About that: after those (high memory) jobs have finished, is there a way I can determine how much memory of what I requested was actually used? My original estimate for these heavy RAM jobs was an upper bound, maybe I don't need to run as much as that.

tatarsky commented 8 years ago

I will describe a few ways I do this in the morning.

lzamparo commented 8 years ago

Thanks. In the meantime, I've tried scraping the job number from the .o file produced, but neither tracejob nor checkjob succeeds; seems they cannot look far enough back in time.

When I manually grep the torque server logs for jobnumbers corresponding to my jobs, it seems as if they aren't using nearly the amount of memory I expected: Exit_status=0 resources_used.cput=00:00:00 resources_used.energy_used=0 resources_used.mem=14124kb resources_used.vmem=368672kb resources_used.walltime=20:27:35.

Seems the job only used a tiny amount of RAM. Am I interpreting this correctly? If so, probably it is due to the mini-batch data manager only grabbing a little bit of data from the hdf5 file at a time, transferring it to the device, training, update the parameters, repeat. Seems like the hdf5 module in lua is smart enough to avoid loading my whole data set into memory. If you can confirm, I'll adjust my torque scripts to not request such a large amount of memory, and apologies for any hassles caused.

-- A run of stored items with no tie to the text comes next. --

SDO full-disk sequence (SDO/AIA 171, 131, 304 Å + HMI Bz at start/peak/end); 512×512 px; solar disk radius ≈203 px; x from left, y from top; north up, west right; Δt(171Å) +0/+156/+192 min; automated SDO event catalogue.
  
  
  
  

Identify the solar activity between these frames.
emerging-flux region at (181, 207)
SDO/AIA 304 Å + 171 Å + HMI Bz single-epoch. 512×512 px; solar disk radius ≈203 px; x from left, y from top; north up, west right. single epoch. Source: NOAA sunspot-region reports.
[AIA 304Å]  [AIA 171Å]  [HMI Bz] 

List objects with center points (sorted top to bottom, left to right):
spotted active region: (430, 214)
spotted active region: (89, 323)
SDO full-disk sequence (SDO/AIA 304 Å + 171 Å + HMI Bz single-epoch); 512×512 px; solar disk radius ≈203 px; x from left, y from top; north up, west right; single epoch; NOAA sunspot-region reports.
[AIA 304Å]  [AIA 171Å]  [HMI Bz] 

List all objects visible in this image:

tatarsky commented 8 years ago

tracejob needs to be told how many days back if more than one.

   -n : number of days in the past to look for job(s) [default 1]

More in the morning.

tatarsky commented 8 years ago

Per your item above (and if you put the job numbers in requests I can double check) I would agree that the job memory requests (13MB and 360MB) would qualify as small and you could try reducing that resource requirement to get at least that requirement lower for scheduling.

tatarsky commented 8 years ago

I am going to close this but make a new one for the concept mentioned of the overcommit on GPU queue. I can't locate any such construct in the config but am reviewing the steps I think would be required to do so. I will confirm with a ticket to Adaptive before deployment.